__Text under study__
▼
Remembering Megan Bennett: A Legacy Left on the Periodic Table of Elements
Megan Bennett '05 had an influence at both Brockport and in the field of radiochemistry, including the discovery of a chemistry element.
Megan Bennett ’05 grew up with a passion for science. That passion evolved into an impressive career that involved the discovery of a chemistry element, mentorship of multiple Brockport students at a national lab, and even cancer research — all before her passing on January 9, 2020.
Bennett's career began with the choice to attend college in upstate New York. She visited a handful of options with her mother Carole Bennett-Quagliata.
“She knew right away that she wanted to go to SUNY Brockport after the open house,” Bennett-Quagliata said. “All of the professors we met from the department were so warm and lovely to us.”
Bennett spent four years studying in the Department of Chemistry at Brockport, where she experienced the loss of her father, but continued her studies thanks to faculty support.
“Tom Kallen, who was chair [of the department] at the time, told Megan to take whatever time she needed and that when she was ready, her professors would make sure to catch her up on the material,” Bennett-Quagliata said.
Bennett also worked as a lab assistant for Assistant Director of Environmental Health and Safety Elizabeth Gregory. The two became close friends and stayed in contact after Bennett attended Virginia Tech to earn her master’s degree, where she would experience another tragedy — the 2007 Virginia Tech shooting.
▲
__Material supplied__
▼
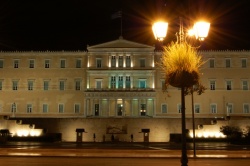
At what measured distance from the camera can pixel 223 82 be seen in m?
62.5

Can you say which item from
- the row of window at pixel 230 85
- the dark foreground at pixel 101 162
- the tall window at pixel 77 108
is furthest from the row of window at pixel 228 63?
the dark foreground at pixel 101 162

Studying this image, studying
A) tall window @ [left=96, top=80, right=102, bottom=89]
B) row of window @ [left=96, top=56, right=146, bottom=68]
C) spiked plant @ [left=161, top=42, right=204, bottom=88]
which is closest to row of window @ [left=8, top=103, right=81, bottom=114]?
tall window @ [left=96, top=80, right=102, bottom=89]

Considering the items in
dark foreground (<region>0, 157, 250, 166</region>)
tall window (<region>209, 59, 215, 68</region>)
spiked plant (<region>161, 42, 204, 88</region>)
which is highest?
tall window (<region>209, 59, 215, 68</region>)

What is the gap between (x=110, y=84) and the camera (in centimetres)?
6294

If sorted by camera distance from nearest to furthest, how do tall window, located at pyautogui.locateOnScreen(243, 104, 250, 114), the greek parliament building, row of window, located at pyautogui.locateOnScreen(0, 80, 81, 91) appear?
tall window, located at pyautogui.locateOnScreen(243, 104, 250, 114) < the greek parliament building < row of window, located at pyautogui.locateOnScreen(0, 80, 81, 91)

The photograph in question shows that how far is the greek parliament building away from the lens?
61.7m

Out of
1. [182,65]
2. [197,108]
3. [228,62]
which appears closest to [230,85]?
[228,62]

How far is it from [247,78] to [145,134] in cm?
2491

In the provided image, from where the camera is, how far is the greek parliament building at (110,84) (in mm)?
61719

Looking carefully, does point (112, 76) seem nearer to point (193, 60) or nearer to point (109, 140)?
▲
__Problem description__
In the article about Megan Bennett, at which school did Bennett earn her master's degree? Rely only on the article about Megan Bennett and leave the material aside.

__Answer box__
She earned her master's degree at Virginia Tech.